In comp.lang.lisp TheFlyingDutchman <zzbbaadd at aol.com> wrote:
>> More specifically, the claim made above:
>> > in C I can have a function maximum(int a, int b) that will always
>> > work. Never blow up, and never give an invalid answer.
>> is false. ?And it is not necessary to invoke the vagaries of run-time
>> input to demonstrate that it is false.
> I don't think you demonstrated it is false. Any values larger than an
> int get truncated before they ever get to maximum. The problem does
> not lie with the maximum function. It correctly returns the maximum of
> whatever two integers it is provided. Calling it with values that are
> larger than an int, that get converted to an int _before_ maximum is
> called, is an issue outside of maximum.

After thinking for a bit.
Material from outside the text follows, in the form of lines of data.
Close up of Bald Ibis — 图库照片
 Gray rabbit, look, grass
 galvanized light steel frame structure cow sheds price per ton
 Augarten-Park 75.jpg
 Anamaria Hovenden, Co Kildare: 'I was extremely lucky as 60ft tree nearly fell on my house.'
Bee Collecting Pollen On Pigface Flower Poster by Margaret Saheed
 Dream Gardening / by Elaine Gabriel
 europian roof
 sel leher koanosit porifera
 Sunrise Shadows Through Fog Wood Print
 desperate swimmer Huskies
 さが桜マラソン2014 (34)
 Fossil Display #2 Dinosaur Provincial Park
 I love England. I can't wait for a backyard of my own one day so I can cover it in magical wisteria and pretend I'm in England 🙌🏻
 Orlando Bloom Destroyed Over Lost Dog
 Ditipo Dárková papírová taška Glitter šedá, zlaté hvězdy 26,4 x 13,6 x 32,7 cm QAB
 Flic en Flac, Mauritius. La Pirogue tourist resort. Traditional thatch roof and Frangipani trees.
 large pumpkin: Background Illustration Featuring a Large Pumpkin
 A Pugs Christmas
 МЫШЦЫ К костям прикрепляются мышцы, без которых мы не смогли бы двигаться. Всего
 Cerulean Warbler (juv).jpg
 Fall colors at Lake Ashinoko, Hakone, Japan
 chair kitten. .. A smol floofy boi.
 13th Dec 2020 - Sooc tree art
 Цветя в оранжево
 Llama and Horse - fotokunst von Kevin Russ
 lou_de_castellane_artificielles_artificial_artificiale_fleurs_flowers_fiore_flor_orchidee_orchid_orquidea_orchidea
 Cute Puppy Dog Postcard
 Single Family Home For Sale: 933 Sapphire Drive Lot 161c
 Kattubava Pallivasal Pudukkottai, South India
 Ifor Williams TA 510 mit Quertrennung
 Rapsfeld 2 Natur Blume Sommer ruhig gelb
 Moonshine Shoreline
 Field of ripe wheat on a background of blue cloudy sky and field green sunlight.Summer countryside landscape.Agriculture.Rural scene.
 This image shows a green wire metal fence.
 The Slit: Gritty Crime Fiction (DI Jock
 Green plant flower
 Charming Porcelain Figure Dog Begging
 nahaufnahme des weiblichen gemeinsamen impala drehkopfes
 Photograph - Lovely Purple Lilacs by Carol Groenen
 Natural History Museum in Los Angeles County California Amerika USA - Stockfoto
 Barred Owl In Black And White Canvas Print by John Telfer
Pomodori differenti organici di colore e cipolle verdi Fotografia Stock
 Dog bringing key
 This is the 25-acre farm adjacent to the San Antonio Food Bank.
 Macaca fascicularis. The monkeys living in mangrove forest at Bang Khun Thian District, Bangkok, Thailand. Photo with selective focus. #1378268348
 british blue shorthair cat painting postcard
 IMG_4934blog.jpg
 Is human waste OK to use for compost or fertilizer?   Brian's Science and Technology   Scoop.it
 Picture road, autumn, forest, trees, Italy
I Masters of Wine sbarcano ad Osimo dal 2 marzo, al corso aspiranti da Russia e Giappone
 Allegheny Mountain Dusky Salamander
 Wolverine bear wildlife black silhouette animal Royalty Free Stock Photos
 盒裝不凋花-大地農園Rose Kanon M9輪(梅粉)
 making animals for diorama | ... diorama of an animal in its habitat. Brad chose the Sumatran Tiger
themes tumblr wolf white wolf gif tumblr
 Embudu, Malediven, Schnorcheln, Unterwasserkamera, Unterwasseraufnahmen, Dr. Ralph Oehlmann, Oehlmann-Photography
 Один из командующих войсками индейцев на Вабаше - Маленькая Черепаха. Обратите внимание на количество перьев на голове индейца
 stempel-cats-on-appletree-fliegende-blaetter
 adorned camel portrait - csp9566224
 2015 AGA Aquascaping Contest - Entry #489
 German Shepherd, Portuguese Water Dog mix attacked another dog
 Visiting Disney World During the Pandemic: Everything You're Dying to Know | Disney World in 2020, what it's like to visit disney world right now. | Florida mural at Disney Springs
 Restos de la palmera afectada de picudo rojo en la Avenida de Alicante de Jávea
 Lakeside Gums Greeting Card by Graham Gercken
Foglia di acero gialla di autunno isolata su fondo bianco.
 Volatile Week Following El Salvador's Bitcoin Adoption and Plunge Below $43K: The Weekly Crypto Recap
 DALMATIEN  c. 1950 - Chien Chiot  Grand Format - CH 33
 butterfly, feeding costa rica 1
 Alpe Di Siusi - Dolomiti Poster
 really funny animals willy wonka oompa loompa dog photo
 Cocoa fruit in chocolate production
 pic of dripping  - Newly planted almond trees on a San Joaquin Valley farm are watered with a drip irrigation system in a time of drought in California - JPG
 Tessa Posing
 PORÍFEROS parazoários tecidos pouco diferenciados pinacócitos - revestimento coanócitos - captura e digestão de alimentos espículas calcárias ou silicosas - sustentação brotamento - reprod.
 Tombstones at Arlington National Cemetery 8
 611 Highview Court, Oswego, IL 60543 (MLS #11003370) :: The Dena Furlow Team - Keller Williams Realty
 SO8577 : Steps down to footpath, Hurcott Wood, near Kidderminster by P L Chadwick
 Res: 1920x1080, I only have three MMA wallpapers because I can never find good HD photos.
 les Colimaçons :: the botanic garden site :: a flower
I believe I can demonstrate a situation
where indeed maximum could return the wrong answer and it isn't due to
being passed incorrect input.

If, in maximum, after the entrance to the function call but right
before the comparison, a signal handler gets invoked, walks the stack,
swaps the two values for a and b, and returns back into maximum. Then
maximum will do the wrong thing.  Since control flow was always in
a subgraph of the control flow graph through maximum, this would
classify as a failure given your strict view. (As an aside, one can
do the same thing with a debugger.)

Blocking the signals around the comparison and assignment of the
result to a temporary variable that you will return won't fix it.
This is because (in C) you must have a sequence point after the
unblocking of the signals and before the assignment of a temporary
variable holding the result to the return register, where, in fact,
another signal could arrive and again corrupt the results. Depending
upon the optimzation values of the compiler, it may or may not adjust
the ordering semantics of the assignment to the return register in
relation to the call to unblock the signals. The assignment of a
result to a return register is not defined to be something in C,
and can happen anywhere. But the C statements you used to write it
must adhere to sequence evaluation.

Since the signal handler could do anything, including completely
replacing the text segments and/r loaded libraries of the code or
move the PC to an arbitrary palce, I don't think you can "fix" this
problem. Ever.

If you think this is a pedantic case which never happens in practice,
I'm the maintainer of a well-known user space checkpointing system
where these types of problems have to be thought about deeply because
they happen.

In addition, there are other modes of error injection: in compute
clusters with very high density memory that is not ECC, you can
actually calculate the probability that a bit will flip at an address
in memory due to cosmic rays. That probability is disturbingly high.

Just an idle search online produced this article:


which mentions some statistics. Think 1 billion hours is a lot and
"it'll never happen"?

There are 8760 hours in a year. So, you'd only need 114,156 computers
in a cluster running for one year before amassing 1 billion hours
of computation. That isn't a big number for large financial companies,
google, etc, etc, etc to own.

As a fun statistic, the BlueGene/P supercomputer can have 884,736
processors with associated memory modules. According to the math
in the article, one BlueGene/P should see a max of ~600,000 memory
errors per year.

Sure, you might not think any of this is a problem, because your
home desktop always produces the right answer when balancing your
checkbook, but it is a matter of perception of scale. Lots of large
clusters and data movement houses go to great length to ensure data
integrity. Injecting wrong data 4 hours into a 6 month long workflow
running on thousands of computers really upsets the hell out of people.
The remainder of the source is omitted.